▶ _EXERCISE AIM_: Copy out the material below word for word, keeping every line in its original form and order.

──────

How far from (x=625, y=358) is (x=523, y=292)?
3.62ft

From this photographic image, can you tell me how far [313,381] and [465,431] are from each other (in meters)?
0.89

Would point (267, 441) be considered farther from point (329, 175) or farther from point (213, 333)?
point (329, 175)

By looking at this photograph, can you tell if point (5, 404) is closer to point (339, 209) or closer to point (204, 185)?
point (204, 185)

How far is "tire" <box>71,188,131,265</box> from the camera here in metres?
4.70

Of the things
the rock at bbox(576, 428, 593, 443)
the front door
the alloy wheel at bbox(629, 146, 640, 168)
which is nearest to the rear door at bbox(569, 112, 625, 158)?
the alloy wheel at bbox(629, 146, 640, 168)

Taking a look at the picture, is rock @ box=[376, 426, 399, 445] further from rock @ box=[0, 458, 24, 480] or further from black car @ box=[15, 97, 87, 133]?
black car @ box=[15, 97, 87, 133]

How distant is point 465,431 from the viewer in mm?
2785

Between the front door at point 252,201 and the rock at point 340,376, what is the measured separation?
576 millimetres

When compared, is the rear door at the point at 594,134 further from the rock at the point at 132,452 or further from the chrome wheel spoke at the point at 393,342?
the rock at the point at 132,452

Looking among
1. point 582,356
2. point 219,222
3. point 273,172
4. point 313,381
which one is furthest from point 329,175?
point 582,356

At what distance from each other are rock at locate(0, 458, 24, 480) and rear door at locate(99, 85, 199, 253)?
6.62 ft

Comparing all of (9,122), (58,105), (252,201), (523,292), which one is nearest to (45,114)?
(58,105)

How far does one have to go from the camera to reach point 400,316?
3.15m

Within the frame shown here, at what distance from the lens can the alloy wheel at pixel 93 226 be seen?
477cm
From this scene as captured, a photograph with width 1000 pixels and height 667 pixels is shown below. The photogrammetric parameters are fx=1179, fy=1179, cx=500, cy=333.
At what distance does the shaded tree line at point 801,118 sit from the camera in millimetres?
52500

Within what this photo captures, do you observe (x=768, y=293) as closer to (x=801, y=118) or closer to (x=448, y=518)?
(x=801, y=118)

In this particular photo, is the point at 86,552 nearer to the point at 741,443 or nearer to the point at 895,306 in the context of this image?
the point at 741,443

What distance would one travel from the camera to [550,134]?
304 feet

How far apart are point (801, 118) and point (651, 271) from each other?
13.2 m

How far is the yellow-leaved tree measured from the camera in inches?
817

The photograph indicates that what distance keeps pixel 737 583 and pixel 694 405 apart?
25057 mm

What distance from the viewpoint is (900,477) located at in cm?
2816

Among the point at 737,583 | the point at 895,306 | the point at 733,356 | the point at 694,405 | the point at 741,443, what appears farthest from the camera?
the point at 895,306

──────

▶ _OUTPUT BELOW_:
How far from (x=625, y=358) is (x=523, y=292)?
3.62ft

From this photographic image, can you tell me how far [313,381] and [465,431] are from each other (in meters)?
0.89

Would point (267, 441) be considered farther from point (329, 175) or farther from point (213, 333)?
point (329, 175)

By looking at this photograph, can you tell if point (5, 404) is closer to point (339, 209) or closer to point (204, 185)?
point (204, 185)

How far is "tire" <box>71,188,131,265</box> from the camera here in metres?
4.70

Of the things
the rock at bbox(576, 428, 593, 443)
the front door
the alloy wheel at bbox(629, 146, 640, 168)
which is nearest to the rear door at bbox(569, 112, 625, 158)?
the alloy wheel at bbox(629, 146, 640, 168)

Taking a look at the picture, is rock @ box=[376, 426, 399, 445] further from rock @ box=[0, 458, 24, 480] or further from black car @ box=[15, 97, 87, 133]?
black car @ box=[15, 97, 87, 133]

How distant is point 465,431 from the viewer in mm?
2785

Between the front door at point 252,201 and the rock at point 340,376, what is the measured separation?
576 millimetres

When compared, is the rear door at the point at 594,134 further from the rock at the point at 132,452 or further from the chrome wheel spoke at the point at 393,342?
the rock at the point at 132,452

Looking among
1. point 582,356
2. point 219,222
3. point 273,172
4. point 313,381
which one is furthest from point 329,175?
point 582,356

At what distance from each other are rock at locate(0, 458, 24, 480) and rear door at locate(99, 85, 199, 253)?
6.62 ft

Comparing all of (9,122), (58,105), (252,201), (523,292), which one is nearest to (45,114)?
(58,105)

How far does one have to go from the camera to reach point 400,316?
3.15m

Within the frame shown here, at what distance from the lens can the alloy wheel at pixel 93 226 be seen?
477cm
From this scene as captured, a photograph with width 1000 pixels and height 667 pixels is shown below. The photogrammetric parameters are fx=1179, fy=1179, cx=500, cy=333.
At what distance does the shaded tree line at point 801,118 sit from the camera in millimetres?
52500

Within what this photo captures, do you observe (x=768, y=293) as closer to (x=801, y=118) or closer to (x=448, y=518)?
(x=801, y=118)

In this particular photo, is the point at 86,552 nearer to the point at 741,443 or nearer to the point at 895,306 in the context of this image?
the point at 741,443

What distance would one travel from the camera to [550,134]?
304 feet

How far apart are point (801, 118) and point (651, 271) from each other?
13.2 m

How far is the yellow-leaved tree measured from the camera in inches?
817

The photograph indicates that what distance keeps pixel 737 583 and pixel 694 405 apart?
25057 mm

What distance from the viewpoint is (900,477) located at in cm?
2816

Among the point at 737,583 | the point at 895,306 | the point at 733,356 | the point at 694,405 | the point at 741,443, what appears farthest from the camera?
the point at 895,306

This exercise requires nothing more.